Important Notes regarding updating the cluster.conf file:
  • master_name and slave_name can not be the same

  • master_network_interface and slave_network_interface are interface names of VTC1 and VTC2 where the real IP resides. They should be the same.

  • If you are using VTF's, fill in vip_private and private_network_interface fields. Otherwise, leave these two fields blank.

  • Private_network_interface is the secondary interface names of VTC1 and VTC2 on the private network that VTF is also on.

  • vip_private is the vip for the VTS master's private interface.

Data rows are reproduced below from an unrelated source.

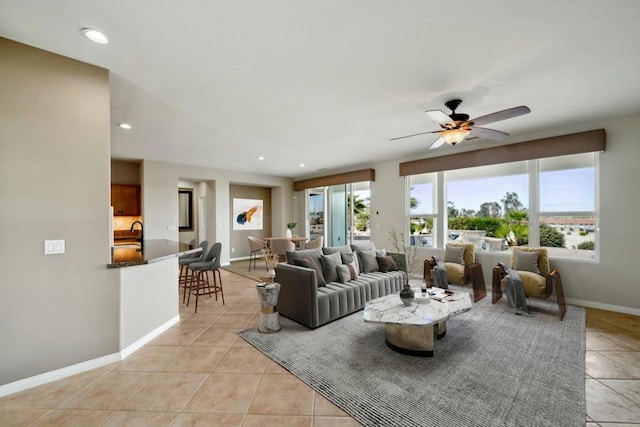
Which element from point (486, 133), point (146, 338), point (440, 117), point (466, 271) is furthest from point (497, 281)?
point (146, 338)

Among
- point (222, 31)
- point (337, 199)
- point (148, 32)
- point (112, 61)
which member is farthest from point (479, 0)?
point (337, 199)

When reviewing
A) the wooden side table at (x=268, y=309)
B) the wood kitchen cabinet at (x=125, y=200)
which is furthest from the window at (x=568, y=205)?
the wood kitchen cabinet at (x=125, y=200)

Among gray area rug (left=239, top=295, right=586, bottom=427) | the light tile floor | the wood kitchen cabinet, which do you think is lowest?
the light tile floor

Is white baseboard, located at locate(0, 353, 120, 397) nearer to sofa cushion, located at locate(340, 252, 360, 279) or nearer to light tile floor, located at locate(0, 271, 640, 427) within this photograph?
light tile floor, located at locate(0, 271, 640, 427)

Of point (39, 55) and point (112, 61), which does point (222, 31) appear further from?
point (39, 55)

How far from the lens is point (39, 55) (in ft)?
7.06

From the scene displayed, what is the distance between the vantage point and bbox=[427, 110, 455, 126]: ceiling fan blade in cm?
263

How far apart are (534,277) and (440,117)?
111 inches

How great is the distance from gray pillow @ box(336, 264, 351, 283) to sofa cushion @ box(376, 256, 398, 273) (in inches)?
34.9

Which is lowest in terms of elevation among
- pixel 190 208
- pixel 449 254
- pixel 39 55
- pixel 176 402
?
pixel 176 402

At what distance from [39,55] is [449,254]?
19.2 feet

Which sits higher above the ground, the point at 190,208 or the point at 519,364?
the point at 190,208

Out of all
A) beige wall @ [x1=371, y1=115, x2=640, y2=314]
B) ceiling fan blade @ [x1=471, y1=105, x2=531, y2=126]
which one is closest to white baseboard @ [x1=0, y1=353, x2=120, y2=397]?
ceiling fan blade @ [x1=471, y1=105, x2=531, y2=126]

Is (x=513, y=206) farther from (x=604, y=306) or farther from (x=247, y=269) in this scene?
(x=247, y=269)
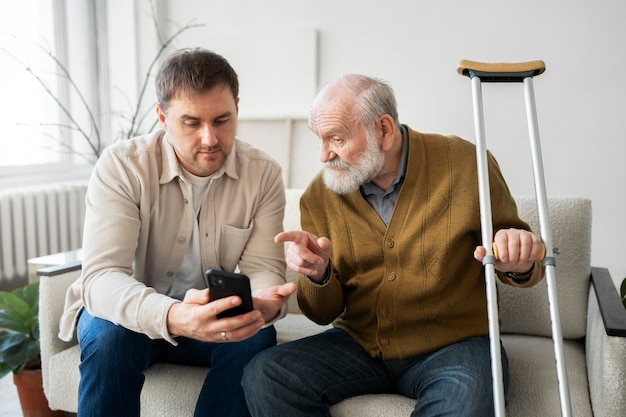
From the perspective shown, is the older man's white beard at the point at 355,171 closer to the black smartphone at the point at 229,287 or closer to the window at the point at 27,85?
the black smartphone at the point at 229,287

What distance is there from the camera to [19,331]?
230 centimetres

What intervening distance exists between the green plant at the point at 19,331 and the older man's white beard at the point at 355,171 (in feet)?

  • private_gateway is the gateway for the private network of your vip_private.

This chapter has the following sections.

Enabling VTS L2 High Availability

To enable VTC L2 HA, VTC1 and VTC2 must be on the same subnet.

Spawn two VTC VMs. At a minimum, you would need to have 3 IP addresses for VTC. One for VTC1, One for VTC2, one for the public Virtual IP (VIP). If you are using VTFs, you will also need one for the private VIP, which other devices on the private network such as the VTF can reach.

Note


Cisco VTS supports dual stack clusters for L2 HA. Have both the VTCs (vts01 and vts02) installed and configured with IPv6 & IPv4 address for dual stack to be supported. Both of the VTCs should be reachable by any means with IPv6 address or IPv4 address.



Note


Before enabling HA, make sure that both VTC 1 and VTC 2 have the same password. If not, go to the VTC GUI and do a change password on newly brought up VTC, to make the password identical with that of the other VTC . When you upgrade a VTC / bring up a new VTC / do a hardware upgrade of VTC host, you should make sure that password is the same.


Enabling VTS L2 HA involves:

Setting up the VTC Environment

You need to set up the VTC environment before you run the high availability script.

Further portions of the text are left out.